GIVEN TASK
State how many lines in the records below contain the word "items", giving only the number.

(Records of scene-based questions)
┌────────

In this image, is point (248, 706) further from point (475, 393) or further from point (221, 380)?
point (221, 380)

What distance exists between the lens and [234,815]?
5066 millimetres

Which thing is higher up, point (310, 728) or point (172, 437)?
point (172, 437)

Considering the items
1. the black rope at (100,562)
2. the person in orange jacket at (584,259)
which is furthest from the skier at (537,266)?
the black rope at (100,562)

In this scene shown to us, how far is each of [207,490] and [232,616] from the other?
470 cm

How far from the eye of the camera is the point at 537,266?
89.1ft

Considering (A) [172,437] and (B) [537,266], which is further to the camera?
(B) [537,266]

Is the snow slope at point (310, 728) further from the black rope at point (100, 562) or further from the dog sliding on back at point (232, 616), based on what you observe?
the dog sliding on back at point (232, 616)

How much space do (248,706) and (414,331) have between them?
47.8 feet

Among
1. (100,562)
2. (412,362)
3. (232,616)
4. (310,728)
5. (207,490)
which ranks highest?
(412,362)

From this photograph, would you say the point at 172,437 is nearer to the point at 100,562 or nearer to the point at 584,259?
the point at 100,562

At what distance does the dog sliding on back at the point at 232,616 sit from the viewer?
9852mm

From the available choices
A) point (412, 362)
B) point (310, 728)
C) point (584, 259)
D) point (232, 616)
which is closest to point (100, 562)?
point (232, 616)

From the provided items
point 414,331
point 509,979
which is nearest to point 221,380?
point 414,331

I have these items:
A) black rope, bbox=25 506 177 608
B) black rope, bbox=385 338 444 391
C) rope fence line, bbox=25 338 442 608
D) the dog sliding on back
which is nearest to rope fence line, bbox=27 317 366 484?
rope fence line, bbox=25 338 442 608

└────────
┌────────

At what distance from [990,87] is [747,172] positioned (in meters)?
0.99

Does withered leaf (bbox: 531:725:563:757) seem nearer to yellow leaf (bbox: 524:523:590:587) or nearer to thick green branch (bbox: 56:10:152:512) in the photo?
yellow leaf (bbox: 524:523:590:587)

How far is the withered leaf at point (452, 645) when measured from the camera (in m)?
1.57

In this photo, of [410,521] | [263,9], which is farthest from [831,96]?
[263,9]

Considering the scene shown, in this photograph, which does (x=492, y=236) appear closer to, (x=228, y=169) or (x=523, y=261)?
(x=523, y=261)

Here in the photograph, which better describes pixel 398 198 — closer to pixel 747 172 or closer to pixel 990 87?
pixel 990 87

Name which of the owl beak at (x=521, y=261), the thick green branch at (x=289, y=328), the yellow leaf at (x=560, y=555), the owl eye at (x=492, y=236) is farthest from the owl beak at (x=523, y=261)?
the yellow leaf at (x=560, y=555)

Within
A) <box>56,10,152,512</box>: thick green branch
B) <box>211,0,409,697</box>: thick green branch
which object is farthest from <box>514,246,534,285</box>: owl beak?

└────────

CORRECT ANSWER
3